Il quadro che abbiamo di fronte è stato ben accennato su IlSussidiario.nt in un recente articolo di Maria Pia Birocelli: “Nessuno può negare che la “generazione net, quella cresciuta con Internet, abbia modalità di apprendimento sicuramente più veloci e immediatamente gratificanti, ma che, di fatto, oggi per la prima volta rischi di veder tramontare l’esperienza stessa del sapere (da sapere, provare il sapore, gustare), a causa di un uso banalizzato, indistinto, “una sorta di consumo” delle molteplici conoscenze che vengono accumulate e come divorate, senza che suscitino alcuno stupore o gusto”.

Se è davvero così, la situazione sembrerebbe piuttosto grave. Oltre a rilevare la sindrome, avete in mente una qualche terapia?

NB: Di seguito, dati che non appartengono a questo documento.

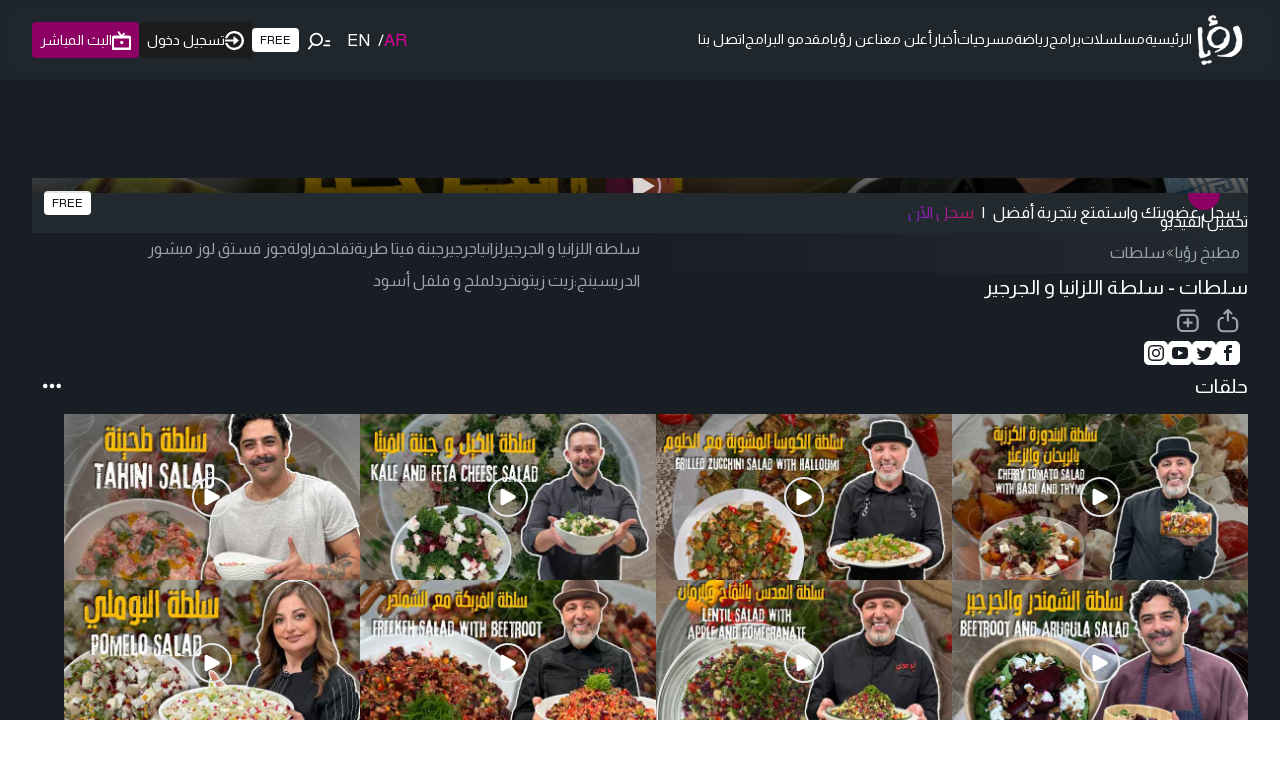

--- FILE ---
content_type: text/html; charset=utf-8
request_url: https://www.google.com/recaptcha/api2/aframe
body_size: 132
content:
<!DOCTYPE HTML><html><head><meta http-equiv="content-type" content="text/html; charset=UTF-8"></head><body><script nonce="1pWBjI4UYThO6SJQIwRqtQ">/** Anti-fraud and anti-abuse applications only. See google.com/recaptcha */ try{var clients={'sodar':'https://pagead2.googlesyndication.com/pagead/sodar?'};window.addEventListener("message",function(a){try{if(a.source===window.parent){var b=JSON.parse(a.data);var c=clients[b['id']];if(c){var d=document.createElement('img');d.src=c+b['params']+'&rc='+(localStorage.getItem("rc::a")?sessionStorage.getItem("rc::b"):"");window.document.body.appendChild(d);sessionStorage.setItem("rc::e",parseInt(sessionStorage.getItem("rc::e")||0)+1);localStorage.setItem("rc::h",'1769333679902');}}}catch(b){}});window.parent.postMessage("_grecaptcha_ready", "*");}catch(b){}</script></body></html>

--- FILE ---
content_type: text/x-component
request_url: https://roya.tv/program/181/episodes?_rsc=azjy0
body_size: 51
content:
0:["WWm1BH9tk50NI3qkEzZOt",[["children","program",["program",{"children":[["id","181","d"],{"children":["episodes",{"children":["__PAGE__",{}]}]}]},"$undefined","$undefined",true],null,null]]]


--- FILE ---
content_type: application/javascript; charset=utf-8
request_url: https://fundingchoicesmessages.google.com/f/AGSKWxV7OVHmzRfq0mddZHPM7CNLcAj_yxNBNvEAdPDOHrqnYyPJHE5EvMUzSAjsxbYNDeL4swzydKmsYffSYjukr1pfl3ggRwuo3scYcJkbn6vpyr3zrZBA3MyCH0sW7gz0P9ZY6Psg2VZrNsjEemNioazuYhL4EMai16WuXPHC8qDoGejpsFgsZ7swCQ==/_/banner_ad__floatingad_/adnotice.=deliverAdFrame&/ads2_
body_size: -1286
content:
window['fe84cb15-a5d8-4450-bf89-070473e0abed'] = true;

--- FILE ---
content_type: text/x-component
request_url: https://roya.tv/program/181/related?_rsc=azjy0
body_size: 50
content:
0:["WWm1BH9tk50NI3qkEzZOt",[["children","program",["program",{"children":[["id","181","d"],{"children":["related",{"children":["__PAGE__",{}]}]}]},"$undefined","$undefined",true],null,null]]]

Certamente. E ci abbiamo già riflettuto parecchio: quello che è certo – continuando con la metafora medica – è che non può bastare una terapia d’urgenza. Ci vuole un intervento più in profondità, e anche piuttosto drastico, rispetto all’andazzo che hanno preso la scuola e l’insegnamento. Bisogna precipitarsi a ripristinare il riassunto, a recuperare greco e latino, stimolare il ragionamento e la riflessione personale. Poi (e dovrebbe trattarsi di una prescrizione assoluta, senza se e senza ma), vietare l’uso dei cellulari in classe e dei computer se non in caso di esercitazioni. Ancora, rieducare gli insegnanti che si sono de-responsabilizzati di fronte ai nativi digitali, lasciando ai ragazzi “più bravi di loro” il compito e il piacere di “smanettare”. Poche storie: non c’è insegnante di media intelligenza che in tre sabati di aggiornamento non possa imparare ad usare i social network, da Facebook, a Youtube, a Google, a Twitter, portandosi allo stesso livello dei propri studenti.

Una bella sfida.

Questo dovrebbe tappare la bocca a quanti sono pronti a tacciarci di essere contro il progresso. Perché è vero il contrario. Solo se gli insegnanti sapranno parlare il linguaggio “digitale” dei loro allievi c’è una qualche possibilità che li possano educare a padroneggiare i nuovi media invece di esserne molto semplicemente – e per sempre – schiavi. Ma dato che non ci si può illudere che basti una eventuale circolare ministeriale, i docenti del network Athena hanno deciso di muoversi sul proprio territorio dando vita a seminari interdisciplinari con insegnanti di ogni ordine grado per cercare di risolvere assieme il grave problema, con lo spirito tipico di Pubblicità Progresso: quello della gratuità e della sussidiarietà. Al Sussidiario chiediamo di approfondire questa tematica coinvolgendo il maggior numero di docenti di tutte le classi, augurandoci che prima o poi se ne accorga anche il Ministero dell’Istruzione.